Together, this team is a repository of angst and regrets, as well as a steely will to brave anything that comes their way. They flounder and fight. This is the only novel thing about this series. Despite patchy—and some ludicrous—characters graphs, the universe of a medical team hamster-wheeling their way to make a dysfunctional government medical system work is the heart of Mumbai Diaries 26/11.
The news studio is another high-stress boiler room from where emerges Mansi Hirani (Shreya Dhanwanthary), a TV journalist with blood-curling insensitivity towards anything and anybody who comes in the way of her “exclusive”—yet another lazily written, exaggerated version of monstrous TRP-chasers we are used to seeing on Indian screen.

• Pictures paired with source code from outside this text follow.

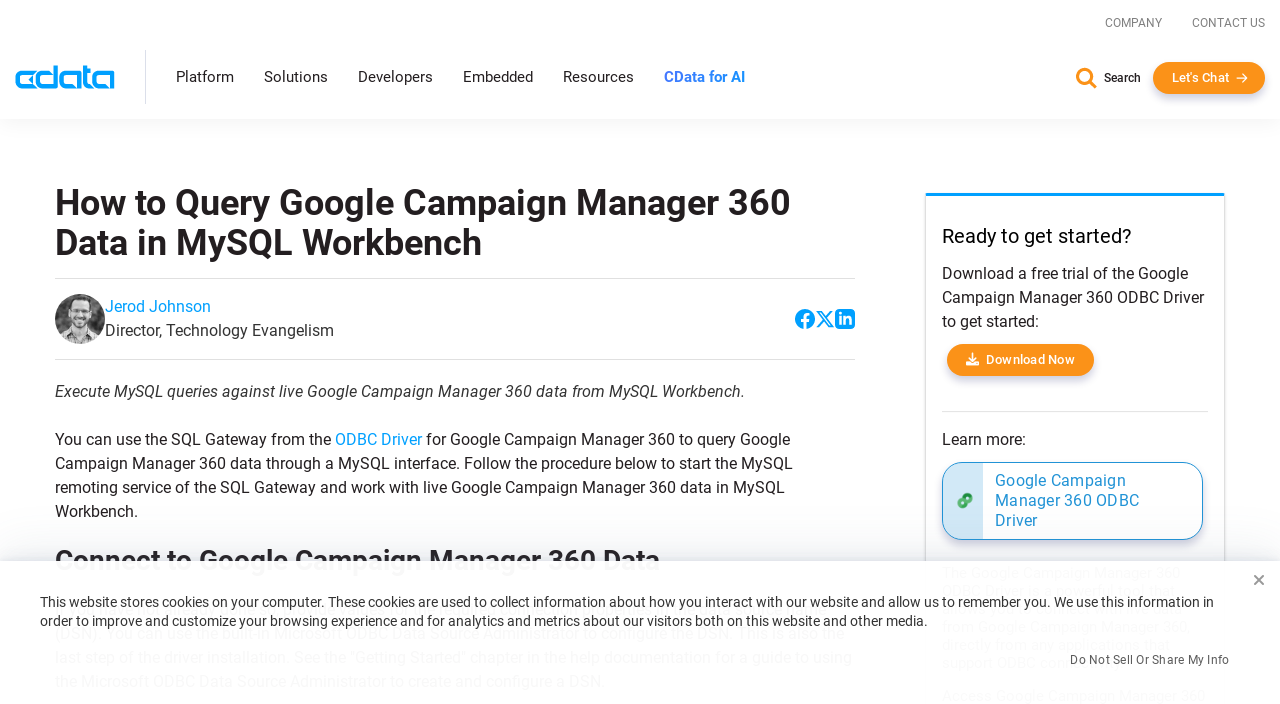

--- FILE ---
content_type: text/javascript; charset=utf-8
request_url: https://cdn.bizible.com/xdc.js?_biz_u=606db70af6ba44079397f7bd181686eb&_biz_h=-1719904874&cdn_o=a&jsVer=4.25.11.25
body_size: 219
content:
(function () {
    BizTrackingA.XdcCallback({
        xdc: "606db70af6ba44079397f7bd181686eb"
    });
})();
;


--- FILE ---
content_type: image/svg+xml
request_url: https://www.cdata.com/ui/img/redesign/icon-search.svg
body_size: -2792
content:
<svg id="Layer_1" data-name="Layer 1" xmlns="http://www.w3.org/2000/svg" viewBox="0 0 24 24"><defs><style>.cls-1{fill:#fb9218;}</style></defs><title>icon-search</title><path class="cls-1" d="M20.34,22.31l-4.88-4.82a8.58,8.58,0,1,1,2.21-2.21l4.86,4.84a.45.45,0,0,1,0,.64L21,22.3A.47.47,0,0,1,20.34,22.31ZM11.85,5.08a5.48,5.48,0,1,0,4.07,4.08A5.49,5.49,0,0,0,11.85,5.08Z"/></svg>

--- FILE ---
content_type: image/svg+xml
request_url: https://www.cdata.com/ui/img/redesign/icon-phone.svg
body_size: -2879
content:
<svg width="24" height="24" viewBox="0 0 24 24" fill="none" xmlns="http://www.w3.org/2000/svg">
<path d="M17 1.01L7.00001 1C5.90001 1 5.01001 1.9 5.01001 3V21C5.01001 22.1 5.90001 23 7.00001 23H17C18.1 23 19 22.1 19 21V3C19 1.9 18.1 1.01 17 1.01ZM17 19H7.00001V5H17V19Z" fill="#FB9218"/>
</svg>


--- FILE ---
content_type: text/plain
request_url: https://c.6sc.co/?m=1
body_size: 4
content:
6suuid=87aa3717e7783f00998a7769b4020000b3760300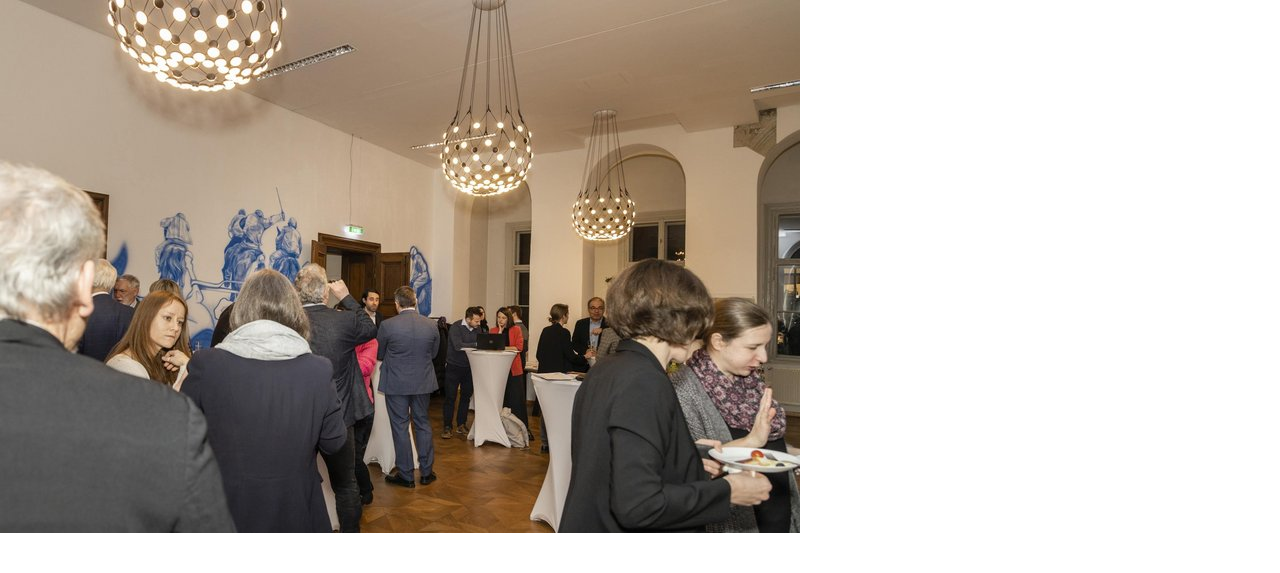

--- FILE ---
content_type: text/html; charset=UTF-8
request_url: https://www.ihs.ac.at/index.php?eID=tx_cms_showpic&file=17979&md5=b88f59bf8d52f499ac9ed9933d1676dcca80ea9b&parameters%5B0%5D=eyJ3aWR0aCI6IjgwMG0iLCJoZWlnaHQiOiI2MDBtIiwiYm9keVRhZyI6Ijxib2R5&parameters%5B1%5D=IHN0eWxlPVwibWFyZ2luOjA7IGJhY2tncm91bmQ6I2ZmZjtcIj4iLCJ3cmFwIjoi&parameters%5B2%5D=PGEgaHJlZj1cImphdmFzY3JpcHQ6Y2xvc2UoKTtcIj4gfCA8XC9hPiIsImNyb3Ai&parameters%5B3%5D=OiJ7XCJkZWZhdWx0XCI6e1wiY3JvcEFyZWFcIjp7XCJ4XCI6MCxcInlcIjowLFwi&parameters%5B4%5D=d2lkdGhcIjoxLFwiaGVpZ2h0XCI6MX0sXCJzZWxlY3RlZFJhdGlvXCI6XCJOYU5c&parameters%5B5%5D=IixcImZvY3VzQXJlYVwiOm51bGx9fSJ9
body_size: 256
content:
<!DOCTYPE html>
<html>
<head>
	<title>Image</title>
	<meta name="robots" content="noindex,follow" />
</head>
<body style="margin:0; background:#fff;">
	<img src="fileadmin/public/_processed_/e/7/csm_091ihs_salongespraech60-1208_2747293381.jpg" alt="Image" title="Image" width="800" height="533" />
</body>
</html>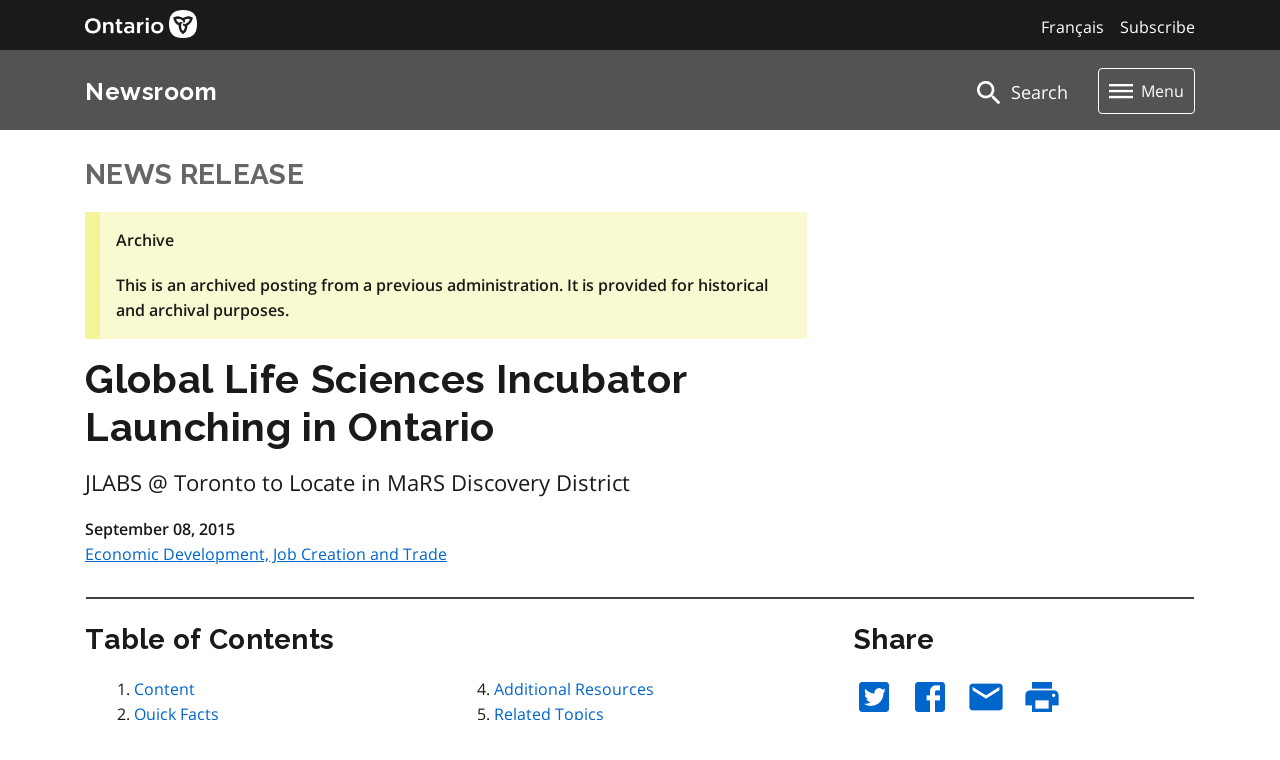

--- FILE ---
content_type: text/html; charset=UTF-8
request_url: https://api.news.ontario.ca/api/v1/legacy?slug=medt%2Fen%2F2015%2F09%2Fglobal-life-sciences-incubator-launching-in-ontario
body_size: -37
content:
{"language":"en","type":"release","id":34130,"slug":"global-life-sciences-incubator-launching-in-ontario"}

--- FILE ---
content_type: image/svg+xml
request_url: https://styles.news.ontario.ca/assets/123.svg
body_size: 324
content:
<svg xmlns="http://www.w3.org/2000/svg" xmlns:xlink="http://www.w3.org/1999/xlink" x="0px" y="0px"
	 viewBox="0 0 4410 4093" xml:space="preserve" height="4093" width="4410">

<path class="st0" d="M2494.4,0C1689.4,0,805.7,218.5,0,772.3l362,856.2c590-449.3,1330.4-725.9,2131.5-725.9
	c299.5,0,601.5,45.4,880.6,118.1c-227.9,821.4-749.4,1560.5-1556.8,2054l99,1017.9c1586.7-773,2382.7-2252,2493.7-3652
	C3831.3,161.3,3177.6,0,2494.4,0z"/>
</svg>
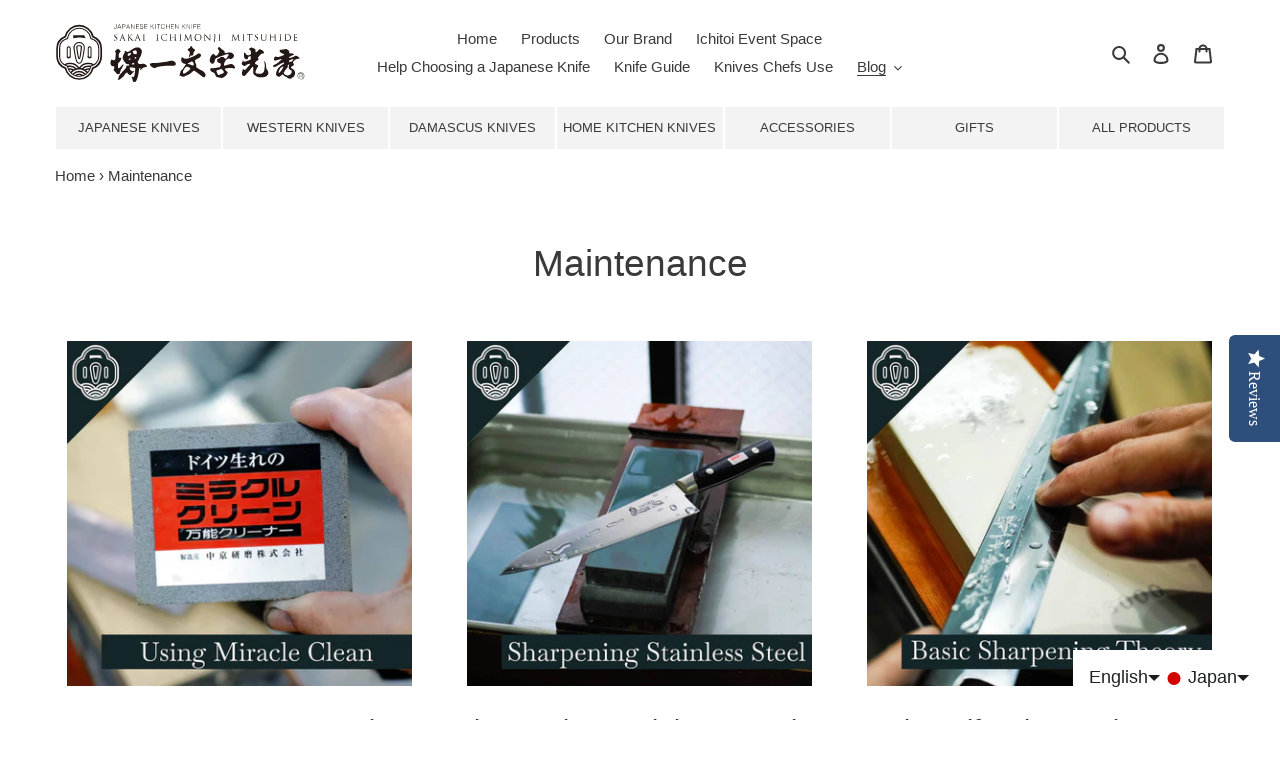

--- FILE ---
content_type: application/x-javascript; charset=utf-8
request_url: https://bundler.nice-team.net/app/shop/status/sakai-ichimonji-mitsuhide.myshopify.com.js?1769141826
body_size: -187
content:
var bundler_settings_updated='1657696743';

Most films centred around epic events like 26/11 or 9/11 often fall short because these events have lingering, devastating effects on our collective as well as personal memory. We have lived through these events, and felt their horror. Advani is known for big-scale, hyperbolic treatments—an assured Bollywood mainstream mind. The treatment here is no different. Beyond the real sounds of a hospital on a day like 26/11, the background sounds and music hammer in for intended effect but at times make the cacophony hard to endure. The storytelling has no inventiveness or surprise.
Some of the performances lift the scenes out of the blitzkrieg of busy frames and layers of sound. Sen Sharma is effective as usual in her depiction of the middle-class Everywoman—determined, with a mind of her own, but without a trace of brazenness. She and Raina as Rebel Doctor have the most detailed roles, although a lot of what really drives them is left ambiguous, mostly in an unsatisfactory way. Dhanwanthary channels the hard-nosed journalist with a monotone performance—almost like a hangover from her role as journalist Sucheta Dalal in the hit series Scam.
The allure of a major real world event for filmmakers, the desire to be first, no matter the cost, often leads to projects that don’t tell a difficult story in the most effective way or at the right time. Ten years on, with time to reflect and re-examine, expectations can be high. In tone and treatment, Advani chooses to stay firmly in the high-pitched and melodramatic Bollywood orbit. Mumbai Diaries 26/11 will hopefully be remembered for its heart—a heart for medical workers like Dr Chitra and Dr Oberoi and the retinue of staff who always show up and deliver. That itself is such a wonderful thing.